The extraction method for squalene involves taking 50 mg of freeze-dried bacterial cells in a grinding tube, adding 2 grinding beads and 500 µL of methanol to each tube, and grinding in a grinder for 4 minutes. After removal, 1 mL of chloroform is added to each tube, and they are extracted in a constant-temperature shaker at 30°C and 200 rpm for 12 hours. The supernatant is collected after centrifugation at 12000 rpm for 10 minutes, dried using a nitrogen evaporator, re-dissolved in 1 mL of n-hexane, vortexed for 5 minutes, centrifuged at 12000 rpm for 10 minutes, and the supernatant is collected and filtered through a 0.22 µm organic membrane, then placed in brown gas chromatography vials. The determination method for squalene uses gas chromatography to detect squalene with the following gas phase conditions: the chromatographic column is an Rtx-5 capillary column (30 m × 0.32 mm × 0.25 µm); the injector temperature is set at 300°C; the detector temperature is set at 330°C; the carrier gas is nitrogen at a flow rate of 2 mL/min; the injection volume is 1 µL with a split ratio of 10:1; the detector used is a Flame Ionization Detector (FID); the column initial temperature is set at 200°C, maintained for 1 minute, then increased at a rate of 20°C/min to 280°C and maintained for 5 minutes.
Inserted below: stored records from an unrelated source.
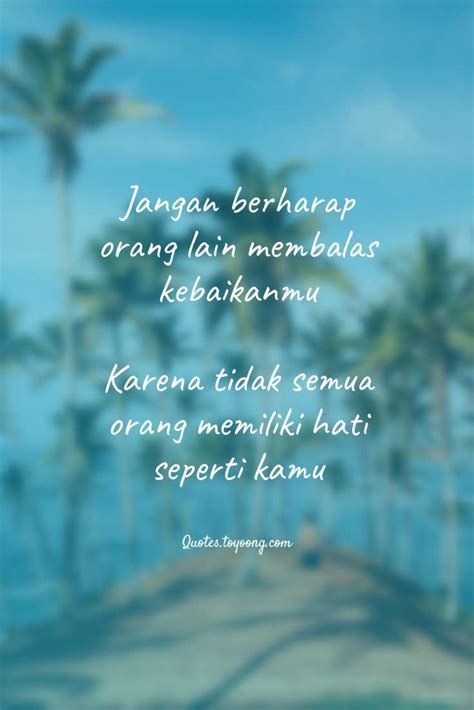 Quotes: Tidak semua orang baik sepertimu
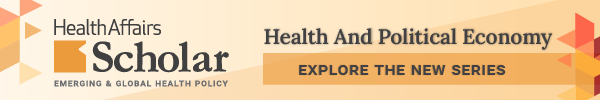 health-affairs-scholar-feature-paper-series-2025_newsletter-banner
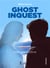 Ghost inquest- l enquete fantome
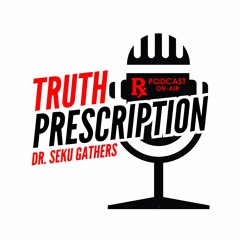 Truth Prescription Podcast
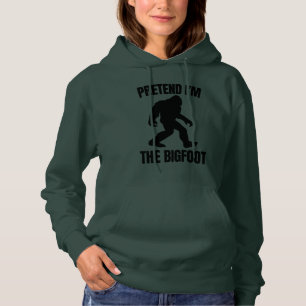 Funny Halloween 2020 - Pretend I'm The Bigfoot Hoodie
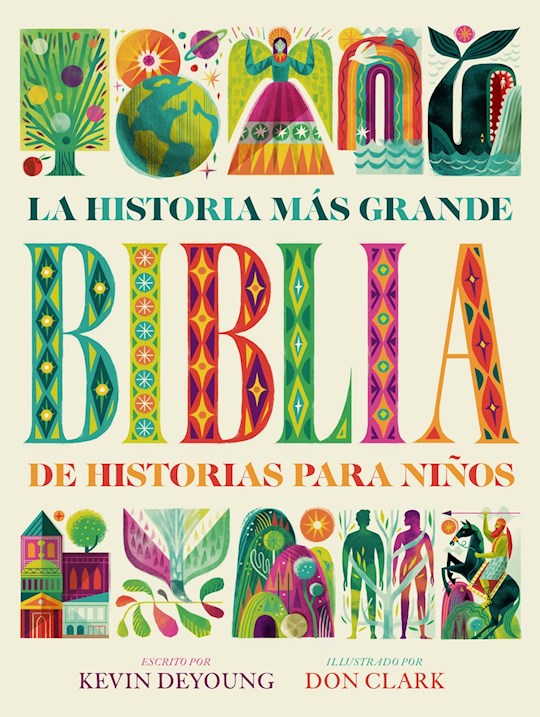 La Historia mas grande: Biblia de historias para ninos (The Biggest Story Bible Storybook)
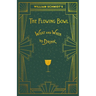 William Schmidt's The Flowing Bowl - When and What to Drink: A Reprint of the 1892 Edition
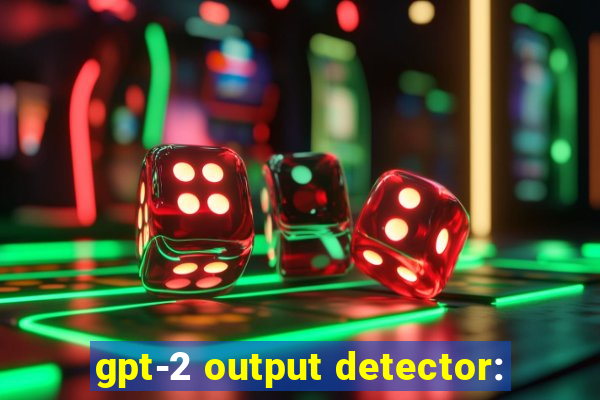 gpt-2 output detector:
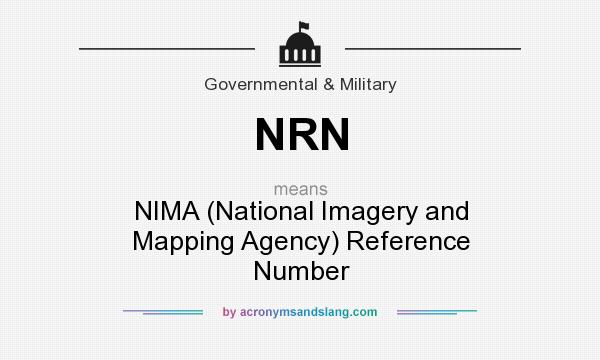 What does NRN mean? It stands for NIMA (National Imagery and Mapping Agency) Reference Number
As shown in Figure 10 and Table 2, the squalene content was measured in the bacterial strain through LC-MS, with a yield of 6.60 mg/L. Due to the higher detection accuracy of LC-MS compared to HPLC, it is more precise and suitable for testing substances at low concentrations. Table 2: Detection results of squalene in the fermentation broth of the bacterial strains

Figure 28. Detection results of squalene in the fermentation broth of the bacterial strains

Learn

For the production of terpenoid compounds, we should consider knocking out some metabolic pathways within the bacterial strains to redirect more carbon flux towards the production of the desired compounds, thereby reducing the production of by-products.The exploration of the metagenome should be more in-depth to increase the chances of obtaining effective production components, which can better guide subsequent production processes.